测试集的数据已经提取好了,直接用即可。还是写个函数吧….

# 构建测试集中4个ROC对象
roc_test <- lapply(list(Linear_test_pred_df,Poly_test_pred_df,
                        Radial_test_pred_df,Sigmoid_test_pred_df), function(x){
                          roc_res <- roc(x$diabetes, x$pos,auc=T)
                          }
                   )
## Setting levels: control = pos, case = neg
## Setting direction: controls > cases
## Setting levels: control = pos, case = neg
## Setting direction: controls > cases
## Setting levels: control = pos, case = neg
## Setting direction: controls > cases
## Setting levels: control = pos, case = neg
## Setting direction: controls > cases
roc_test[[1]]
## 
## Call:
## roc.default(response = x$diabetes, predictor = x$pos, auc = T)
## 
## Data: x$pos in 150 controls (x$diabetes pos) > 81 cases (x$diabetes neg).
## Area under the curve: 0.8414

然后把测试集中,4种核函数的ROC曲线画在一起:

plot.roc(Linear_test_pred_df$diabetes, 
         Linear_test_pred_df$pos,
         col="#1c61b6",legacy=T)
## Setting levels: control = pos, case = neg
## Setting direction: controls > cases
lines.roc(Poly_test_pred_df$diabetes, 
          Poly_test_pred_df$pos, col="#008600")
## Setting levels: control = pos, case = neg
## Setting direction: controls > cases
lines.roc(Radial_test_pred_df$diabetes, 
          Radial_test_pred_df$pos, col="#E41A1C")
## Setting levels: control = pos, case = neg
## Setting direction: controls > cases
lines.roc(Sigmoid_test_pred_df$diabetes, 
          Sigmoid_test_pred_df$pos, col="#984EA3")
## Setting levels: control = pos, case = neg
## Setting direction: controls > cases

legend("bottomright", 
       legend=c(paste0("test_svmLinear AUC: ",round(roc_test[[1]][["auc"]],3)),
                paste0("test_svmPoly AUC: ",round(roc_test[[2]][["auc"]],3)),
                paste0("test_svmRadial AUC: ",round(roc_test[[3]][["auc"]],3)),
                paste0("test_svmSigmoid AUC: ",round(roc_test[[4]][["auc"]],3))
                ),
       col=c("#1c61b6", "#008600","#E41A1C","#984EA3"), 
       lwd=2)

结果看起来还不错哦。

**所给数据**
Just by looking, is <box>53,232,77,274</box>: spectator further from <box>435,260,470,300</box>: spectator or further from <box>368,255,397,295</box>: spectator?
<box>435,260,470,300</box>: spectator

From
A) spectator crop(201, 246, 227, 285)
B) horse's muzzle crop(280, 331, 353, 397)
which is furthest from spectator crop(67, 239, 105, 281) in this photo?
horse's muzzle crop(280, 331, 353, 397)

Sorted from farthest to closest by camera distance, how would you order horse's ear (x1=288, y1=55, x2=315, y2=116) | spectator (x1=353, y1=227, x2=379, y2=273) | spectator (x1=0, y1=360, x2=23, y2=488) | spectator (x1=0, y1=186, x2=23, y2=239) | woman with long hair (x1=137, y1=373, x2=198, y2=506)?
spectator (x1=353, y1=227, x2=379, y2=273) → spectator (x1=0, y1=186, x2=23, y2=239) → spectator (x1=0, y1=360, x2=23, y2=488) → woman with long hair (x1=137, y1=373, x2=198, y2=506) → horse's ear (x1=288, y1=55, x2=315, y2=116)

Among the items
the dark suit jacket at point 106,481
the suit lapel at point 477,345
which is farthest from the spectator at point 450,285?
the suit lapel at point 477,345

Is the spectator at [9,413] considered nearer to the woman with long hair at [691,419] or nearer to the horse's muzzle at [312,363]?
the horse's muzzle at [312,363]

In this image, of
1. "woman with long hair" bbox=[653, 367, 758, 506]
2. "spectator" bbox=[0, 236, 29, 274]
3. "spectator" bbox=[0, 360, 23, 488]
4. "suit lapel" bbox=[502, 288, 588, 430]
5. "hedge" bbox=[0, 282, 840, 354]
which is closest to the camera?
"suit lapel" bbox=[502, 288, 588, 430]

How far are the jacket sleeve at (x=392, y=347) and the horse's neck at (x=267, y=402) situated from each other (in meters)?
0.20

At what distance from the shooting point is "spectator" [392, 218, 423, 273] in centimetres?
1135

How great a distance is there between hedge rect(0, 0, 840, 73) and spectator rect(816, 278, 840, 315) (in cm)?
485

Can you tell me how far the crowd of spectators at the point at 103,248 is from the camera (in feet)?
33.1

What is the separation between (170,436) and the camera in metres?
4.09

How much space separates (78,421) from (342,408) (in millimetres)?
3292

**待完成任务**
• 1. 关于ROC曲线的文段中,roc_test[[1]] 输出的曲线下面积是多少?
• 2. 抄录关于ROC曲线的文段中介于“# 构建测试集中4个ROC对象”与“<- roc(x$diabetes, x$pos,auc=T)”之间的部分,两端均包括在内。
以上各行数据在此用不到。

**预期结果**
• 1. 0.8414

• 2.
# 构建测试集中4个ROC对象
roc_test <- lapply(list(Linear_test_pred_df,Poly_test_pred_df,
                        Radial_test_pred_df,Sigmoid_test_pred_df), function(x){
                          roc_res <- roc(x$diabetes, x$pos,auc=T)